VIEDMA
Cancelaron un vuelo e indemnizaron al pasajero que nunca pudo subir al avión
En septiembre de 2019, un usuario de servicios aéreos de esta ciudad padeció una experiencia poco favorable con Aerolíneas Argentinas. Tras una tormenta, la empresa aérea canceló su vuelo, y lo que siguió fue una cadena de eventos desafortunados que lo llevaron a buscar justicia.
El pasajero se lamentó de que la compañía no le proporcionara información clara sobre la cancelación ni le ofreciera una opción para reprogramar su vuelo, lo cual está estipulado como obligación por el Código Aeronáutico y la Resolución 203/13 de la Administración Nacional de Aviación Civil (ANAC).
En su lugar, le cobraron un extra por la reprogramación posterior y no le reconocieron los gastos adicionales que tuvo que afrontar al verse obligado a viajar en su camioneta desde Viedma hasta Buenos Aires, de acuerdo a lo que trascendió en esta ciudad.
El 24 y 27 de septiembre de 2019, intentó comunicarse con el centro de atención telefónica de Aerolíneas Argentinas para modificar dos pasajes comprados con su tarjeta. Estos boletos estaban destinados a su esposa e hija para viajar desde Viedma a Buenos Aires el 11 de octubre y regresar el 14 de octubre. Sin embargo, no recibió respuesta en ese momento, por lo que optó por realizar el reclamo de forma online. Aunque recibió una contestación electrónica, no fue hasta el 30 de septiembre que logró comunicarse telefónicamente, solo para ser informado de que había aceptado términos de contratación que resultaron ser inexistentes.
El día del vuelo, el 11 de octubre de 2019 a las 16:50 horas, el pasajero recibió un correo electrónico a las 14:18 informándole que su vuelo había sido cancelado.

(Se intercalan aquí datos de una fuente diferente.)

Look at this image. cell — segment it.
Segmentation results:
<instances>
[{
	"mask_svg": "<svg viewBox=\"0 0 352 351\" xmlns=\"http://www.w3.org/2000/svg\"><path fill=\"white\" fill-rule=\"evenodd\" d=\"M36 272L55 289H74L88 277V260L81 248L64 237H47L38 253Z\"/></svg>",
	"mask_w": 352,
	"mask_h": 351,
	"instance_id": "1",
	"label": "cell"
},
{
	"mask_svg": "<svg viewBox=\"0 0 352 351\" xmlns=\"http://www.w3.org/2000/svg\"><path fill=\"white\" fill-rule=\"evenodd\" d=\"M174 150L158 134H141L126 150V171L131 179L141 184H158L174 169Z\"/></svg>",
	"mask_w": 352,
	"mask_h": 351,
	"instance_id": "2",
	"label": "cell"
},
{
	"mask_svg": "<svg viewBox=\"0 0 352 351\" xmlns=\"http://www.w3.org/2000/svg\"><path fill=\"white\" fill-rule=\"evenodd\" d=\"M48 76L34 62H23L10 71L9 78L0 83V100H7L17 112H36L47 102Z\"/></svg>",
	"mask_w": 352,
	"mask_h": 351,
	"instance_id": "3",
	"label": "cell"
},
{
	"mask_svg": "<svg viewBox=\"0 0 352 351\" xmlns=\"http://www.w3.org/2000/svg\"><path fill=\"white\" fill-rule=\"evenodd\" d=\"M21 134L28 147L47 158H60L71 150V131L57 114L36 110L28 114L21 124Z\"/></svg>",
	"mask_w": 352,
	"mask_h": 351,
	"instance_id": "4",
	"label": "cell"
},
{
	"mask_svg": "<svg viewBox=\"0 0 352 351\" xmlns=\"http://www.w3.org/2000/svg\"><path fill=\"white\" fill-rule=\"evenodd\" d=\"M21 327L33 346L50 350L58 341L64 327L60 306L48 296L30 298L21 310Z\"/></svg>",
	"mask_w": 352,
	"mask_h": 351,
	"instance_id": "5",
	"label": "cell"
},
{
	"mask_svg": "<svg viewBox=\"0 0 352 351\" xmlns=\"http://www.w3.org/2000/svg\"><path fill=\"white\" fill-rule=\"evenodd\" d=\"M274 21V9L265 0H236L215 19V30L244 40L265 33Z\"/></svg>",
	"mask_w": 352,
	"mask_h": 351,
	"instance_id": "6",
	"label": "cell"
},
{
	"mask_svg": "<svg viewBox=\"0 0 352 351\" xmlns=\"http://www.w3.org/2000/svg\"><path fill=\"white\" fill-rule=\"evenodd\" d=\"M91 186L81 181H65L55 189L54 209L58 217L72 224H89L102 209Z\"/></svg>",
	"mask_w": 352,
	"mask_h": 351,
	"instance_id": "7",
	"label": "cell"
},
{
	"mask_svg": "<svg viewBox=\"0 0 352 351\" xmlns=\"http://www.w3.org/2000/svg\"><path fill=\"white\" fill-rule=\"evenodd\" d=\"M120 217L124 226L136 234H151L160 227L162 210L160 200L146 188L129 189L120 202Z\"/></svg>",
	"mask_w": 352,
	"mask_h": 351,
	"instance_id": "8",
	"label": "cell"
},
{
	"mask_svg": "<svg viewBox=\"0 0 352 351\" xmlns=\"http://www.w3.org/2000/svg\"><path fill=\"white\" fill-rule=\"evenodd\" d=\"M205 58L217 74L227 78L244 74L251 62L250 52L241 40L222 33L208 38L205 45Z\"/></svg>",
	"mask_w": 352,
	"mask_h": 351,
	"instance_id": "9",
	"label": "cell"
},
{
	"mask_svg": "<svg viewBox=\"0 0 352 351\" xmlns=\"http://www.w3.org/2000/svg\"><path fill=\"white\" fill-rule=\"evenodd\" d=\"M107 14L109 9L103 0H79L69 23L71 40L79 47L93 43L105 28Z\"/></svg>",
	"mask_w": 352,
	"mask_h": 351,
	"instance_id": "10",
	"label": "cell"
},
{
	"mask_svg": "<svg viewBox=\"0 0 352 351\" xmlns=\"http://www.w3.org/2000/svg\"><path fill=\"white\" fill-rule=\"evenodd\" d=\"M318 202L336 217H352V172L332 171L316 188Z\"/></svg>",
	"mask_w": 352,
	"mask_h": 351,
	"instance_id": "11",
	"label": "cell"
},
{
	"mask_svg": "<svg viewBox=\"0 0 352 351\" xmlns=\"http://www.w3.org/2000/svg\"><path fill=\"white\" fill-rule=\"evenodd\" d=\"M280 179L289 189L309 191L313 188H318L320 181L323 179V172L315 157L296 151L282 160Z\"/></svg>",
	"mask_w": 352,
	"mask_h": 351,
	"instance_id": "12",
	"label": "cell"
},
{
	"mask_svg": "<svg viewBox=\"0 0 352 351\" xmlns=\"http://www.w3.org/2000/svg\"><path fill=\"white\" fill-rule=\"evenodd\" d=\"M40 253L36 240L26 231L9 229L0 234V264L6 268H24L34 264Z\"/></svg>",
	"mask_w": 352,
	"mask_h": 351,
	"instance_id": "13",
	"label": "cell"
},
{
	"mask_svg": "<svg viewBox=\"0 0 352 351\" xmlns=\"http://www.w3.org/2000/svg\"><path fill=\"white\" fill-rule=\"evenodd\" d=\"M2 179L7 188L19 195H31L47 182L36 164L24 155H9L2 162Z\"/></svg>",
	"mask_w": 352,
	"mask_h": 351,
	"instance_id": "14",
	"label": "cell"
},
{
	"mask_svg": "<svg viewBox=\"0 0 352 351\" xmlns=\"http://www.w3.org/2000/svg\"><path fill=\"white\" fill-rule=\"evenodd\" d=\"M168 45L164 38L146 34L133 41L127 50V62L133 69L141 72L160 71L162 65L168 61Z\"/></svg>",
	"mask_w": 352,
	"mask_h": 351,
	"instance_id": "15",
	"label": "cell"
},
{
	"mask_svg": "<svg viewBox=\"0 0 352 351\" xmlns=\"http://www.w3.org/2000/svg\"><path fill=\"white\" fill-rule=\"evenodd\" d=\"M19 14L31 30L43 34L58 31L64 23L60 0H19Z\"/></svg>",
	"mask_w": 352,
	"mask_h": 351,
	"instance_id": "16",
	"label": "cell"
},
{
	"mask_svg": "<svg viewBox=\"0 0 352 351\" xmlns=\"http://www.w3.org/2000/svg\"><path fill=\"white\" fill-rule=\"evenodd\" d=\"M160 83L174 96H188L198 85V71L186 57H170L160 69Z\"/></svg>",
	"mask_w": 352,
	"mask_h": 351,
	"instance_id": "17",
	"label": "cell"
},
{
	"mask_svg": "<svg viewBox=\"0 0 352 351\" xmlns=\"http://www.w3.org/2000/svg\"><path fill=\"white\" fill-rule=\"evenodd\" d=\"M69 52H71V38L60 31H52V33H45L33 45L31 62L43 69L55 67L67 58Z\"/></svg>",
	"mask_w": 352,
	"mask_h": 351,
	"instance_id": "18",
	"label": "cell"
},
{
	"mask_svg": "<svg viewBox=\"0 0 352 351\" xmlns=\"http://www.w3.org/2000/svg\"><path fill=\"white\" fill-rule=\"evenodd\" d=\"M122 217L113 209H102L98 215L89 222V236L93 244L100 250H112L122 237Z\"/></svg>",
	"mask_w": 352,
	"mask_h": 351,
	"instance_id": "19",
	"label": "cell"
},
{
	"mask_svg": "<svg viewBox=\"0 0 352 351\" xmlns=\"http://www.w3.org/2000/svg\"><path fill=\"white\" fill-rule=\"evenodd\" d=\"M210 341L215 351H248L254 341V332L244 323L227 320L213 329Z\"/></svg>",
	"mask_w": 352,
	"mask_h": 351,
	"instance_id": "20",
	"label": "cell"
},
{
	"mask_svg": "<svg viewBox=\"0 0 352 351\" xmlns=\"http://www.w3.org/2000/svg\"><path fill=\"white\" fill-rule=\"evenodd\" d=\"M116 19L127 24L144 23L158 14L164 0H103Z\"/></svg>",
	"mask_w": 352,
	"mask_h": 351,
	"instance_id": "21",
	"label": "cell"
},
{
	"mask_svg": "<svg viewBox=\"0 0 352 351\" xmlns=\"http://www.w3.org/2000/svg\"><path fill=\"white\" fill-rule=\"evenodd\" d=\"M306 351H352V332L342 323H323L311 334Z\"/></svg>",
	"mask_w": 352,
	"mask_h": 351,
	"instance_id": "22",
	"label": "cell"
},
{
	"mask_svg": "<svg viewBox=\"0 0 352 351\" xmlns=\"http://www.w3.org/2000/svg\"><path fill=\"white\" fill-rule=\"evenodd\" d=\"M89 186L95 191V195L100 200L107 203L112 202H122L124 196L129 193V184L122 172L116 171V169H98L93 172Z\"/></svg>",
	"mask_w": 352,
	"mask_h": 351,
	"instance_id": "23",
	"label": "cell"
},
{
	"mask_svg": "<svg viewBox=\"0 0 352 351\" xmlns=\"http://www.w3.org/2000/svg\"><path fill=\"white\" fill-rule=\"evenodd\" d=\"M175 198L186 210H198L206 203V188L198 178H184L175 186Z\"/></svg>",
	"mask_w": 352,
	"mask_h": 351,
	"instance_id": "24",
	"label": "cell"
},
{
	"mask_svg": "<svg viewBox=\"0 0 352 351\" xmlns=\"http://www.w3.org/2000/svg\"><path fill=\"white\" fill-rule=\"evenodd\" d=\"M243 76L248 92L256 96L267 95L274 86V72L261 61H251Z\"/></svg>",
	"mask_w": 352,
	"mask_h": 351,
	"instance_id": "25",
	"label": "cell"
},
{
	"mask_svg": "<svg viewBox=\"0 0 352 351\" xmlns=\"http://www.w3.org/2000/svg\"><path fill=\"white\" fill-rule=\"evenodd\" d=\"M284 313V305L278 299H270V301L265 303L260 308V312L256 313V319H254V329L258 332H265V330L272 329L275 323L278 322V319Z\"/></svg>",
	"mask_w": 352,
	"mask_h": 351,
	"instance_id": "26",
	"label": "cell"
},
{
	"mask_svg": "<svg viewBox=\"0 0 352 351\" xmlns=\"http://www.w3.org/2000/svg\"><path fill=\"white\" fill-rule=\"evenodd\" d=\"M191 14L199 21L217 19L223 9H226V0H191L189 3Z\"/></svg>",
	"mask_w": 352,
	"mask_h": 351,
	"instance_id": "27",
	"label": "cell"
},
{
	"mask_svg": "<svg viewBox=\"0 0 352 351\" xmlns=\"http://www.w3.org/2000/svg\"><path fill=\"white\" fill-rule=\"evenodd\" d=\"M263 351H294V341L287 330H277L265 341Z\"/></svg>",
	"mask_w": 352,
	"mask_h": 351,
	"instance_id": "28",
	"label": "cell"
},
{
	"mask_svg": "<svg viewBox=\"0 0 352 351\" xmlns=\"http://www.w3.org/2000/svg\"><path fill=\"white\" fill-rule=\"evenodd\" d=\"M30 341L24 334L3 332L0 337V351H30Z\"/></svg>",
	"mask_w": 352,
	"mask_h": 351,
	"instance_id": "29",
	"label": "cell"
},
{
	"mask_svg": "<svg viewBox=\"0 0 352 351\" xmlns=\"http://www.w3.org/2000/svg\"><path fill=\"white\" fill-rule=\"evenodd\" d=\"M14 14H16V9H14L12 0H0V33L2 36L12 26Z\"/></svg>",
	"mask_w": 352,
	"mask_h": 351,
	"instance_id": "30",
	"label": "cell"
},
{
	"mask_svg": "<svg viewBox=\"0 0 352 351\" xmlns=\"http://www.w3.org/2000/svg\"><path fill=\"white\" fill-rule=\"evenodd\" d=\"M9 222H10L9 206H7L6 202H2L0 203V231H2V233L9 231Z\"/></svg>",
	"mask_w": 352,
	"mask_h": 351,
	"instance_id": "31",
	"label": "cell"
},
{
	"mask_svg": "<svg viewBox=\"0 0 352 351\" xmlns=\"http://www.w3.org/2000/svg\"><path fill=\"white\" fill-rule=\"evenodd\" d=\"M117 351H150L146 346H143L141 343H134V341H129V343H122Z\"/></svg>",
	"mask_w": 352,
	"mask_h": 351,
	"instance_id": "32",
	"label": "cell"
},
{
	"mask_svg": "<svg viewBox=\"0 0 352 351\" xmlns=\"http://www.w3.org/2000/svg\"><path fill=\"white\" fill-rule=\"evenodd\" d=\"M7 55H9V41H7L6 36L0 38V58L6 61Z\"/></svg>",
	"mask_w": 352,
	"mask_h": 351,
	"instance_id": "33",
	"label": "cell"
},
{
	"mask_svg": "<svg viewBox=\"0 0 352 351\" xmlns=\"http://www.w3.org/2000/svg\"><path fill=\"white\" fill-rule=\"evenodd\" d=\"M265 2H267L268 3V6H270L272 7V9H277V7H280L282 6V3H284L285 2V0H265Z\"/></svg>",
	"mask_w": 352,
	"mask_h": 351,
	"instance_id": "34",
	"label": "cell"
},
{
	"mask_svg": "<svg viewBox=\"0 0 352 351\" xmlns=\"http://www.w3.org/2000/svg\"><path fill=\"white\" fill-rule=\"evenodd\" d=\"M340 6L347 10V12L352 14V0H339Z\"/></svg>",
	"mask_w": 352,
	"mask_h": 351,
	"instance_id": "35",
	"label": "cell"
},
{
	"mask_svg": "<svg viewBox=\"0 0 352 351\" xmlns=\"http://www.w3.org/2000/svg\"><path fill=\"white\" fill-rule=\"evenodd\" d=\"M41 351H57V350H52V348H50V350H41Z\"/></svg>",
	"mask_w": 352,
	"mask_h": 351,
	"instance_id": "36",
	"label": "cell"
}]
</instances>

Como ya había tenido malas experiencias previas con el call center de la aerolínea, optó por no llamar nuevamente tras pasar 15 minutos sin ser atendido. Decidido a no quedarse varado, optó por viajar en su propia camioneta, acompañado de un amigo que también se encontró en la misma situación. Juntos recorrieron mil kilómetros hasta llegar a Buenos Aires, pero el problema no terminó allí.
La cancelación del vuelo de ida no sólo afectó su viaje a Buenos Aires, sino también el de regreso. Tanto él como su familia perdieron el vuelo de retorno y tuvieron que hacer el recorrido en la camioneta, acumulando gastos significativos en nafta, comida, peajes y más, además del valor del alquiler de un auto en Buenos Aires.
Finalmente, la jueza civil N° 1 Julieta Noel Díaz falló a su favor, condenando a Aerolíneas Argentinas a pagar una suma total de 1.048.366,11 pesos en daños y perjuicios, incluyendo daño moral, daño directo y daño punitivo. Ahora, Aerolíneas Argentinas no solo debe responder por el mal rato sino también por los gastos imprevistos del pasajero.